Karim Carrion (National Autonomous University of Mexico)

Stage IV galaxy surveys, such as Euclid and the Vera C. Rubin Observatory’s Legacy Survey of Space and Time (LSST), will generate datasets of unprecedented size and precision. These surveys hold the potential to place strong constraints on models of the governing physics on cosmological scales. However, analyzing these vast datasets requires the exploration of high-dimensional and complex parameter spaces to accurately model systematic effects, particularly on non-linear scales, which often demand computationally intensive theoretical prediction. 
In this work, we use a novel framework for cosmological likelihood inference designed to accelerate Bayesian inference from cosmological surveys to derive constraints on beyond-standard models of gravity.
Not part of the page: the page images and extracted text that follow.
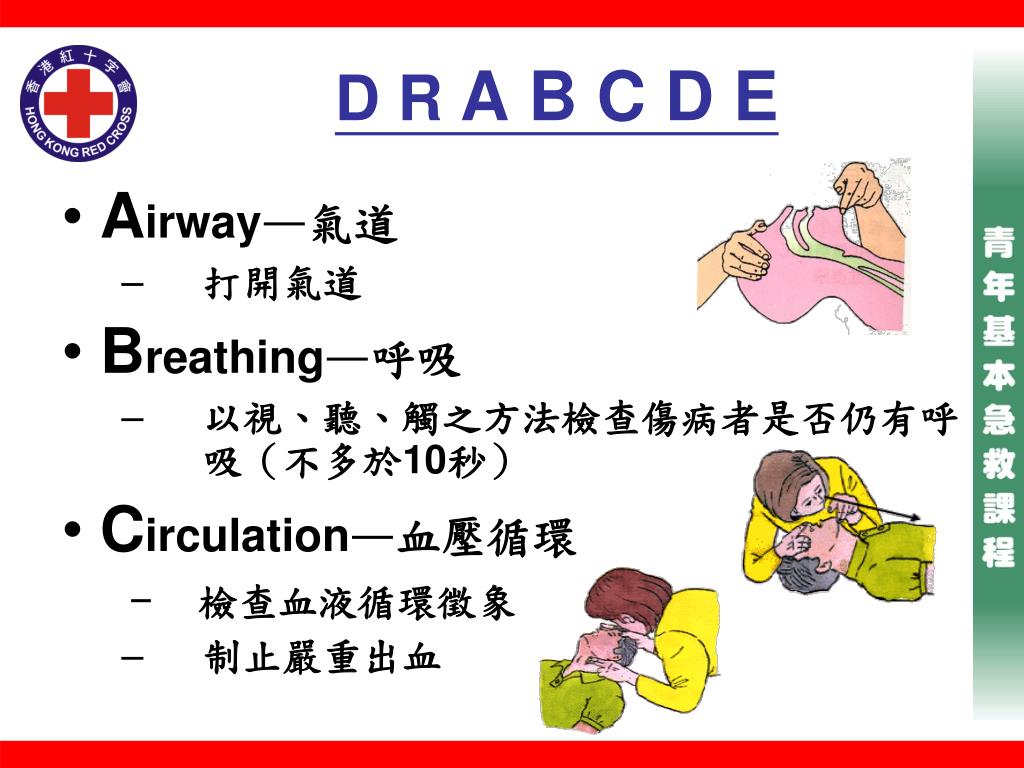 香港紅十字會
HONG KONG RED CROSS

D R A B C D E

• Airway—氣道
– 打開氣道
• Breathing—呼吸
– 以視、聽、觸之方法檢查傷病者是否仍有呼吸（不多於10秒）
• Circulation—血壓循環
– 檢查血液循環徵象
– 制止嚴重出血

青年基本急救課程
We employ recent advances in machine learning, starting with CosmoPower to efficiently emulate the non-linear matter power spectrum based on the halo model reaction.
We focus on constraining an Interacting Dark Energy model, called Dark Scattering. Our first analysis combines KiDS-1000 data with information from CMB+BAO, constraining the dark energy—dark matter interaction parameter, A_{ds} =10.6^{+4.5}_{−7.3} b/GeV at 68% confidence, while also alleviating the S8 tension. A second analysis will also be presented, showing forecasts for Stage IV cosmic shear surveys, obtained through an automatically differentiable inference pipeline to further accelerate the Bayesian analysis.